As I waited to board the plane I was dreading the wait. I did and didn't expect Le to show up even though I asked him not to. The fact that he hasn't so far is very nice and refreshing. There's also the fact that the guys won't let him so I know that I'm good to go.

I slept through most of the flight and by the time I got to Pensacola I was wide awake. My house felt big and empty and very lonely but this is part of life.

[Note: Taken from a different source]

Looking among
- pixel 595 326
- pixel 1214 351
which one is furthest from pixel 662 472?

I love him with everything inside of me in a way that I didn't know I was capable of loving but I don't know if I can be with someone who doubts my loyalty two months ahead of the wedding.

My cell phone had been off since I left the arena so when I finally turned it on I was bombarded with messages. I answered my dad and left the rest of them unread. The only one that I did open was the message thread from Le, I just had to.

Le: Baby, please talk to me. I messed up, I know I did and I didn't mean any of it I know you would never cheat. I was mad and I said stupid things but I didn't  mean any of it. Please come back to the arena.

Le: Ari, you're probably on the plane by now and that's my fault. Baby, please  forgive me. Talk to me, text me at least, when you get to Pensacola so that I know that you got there okay.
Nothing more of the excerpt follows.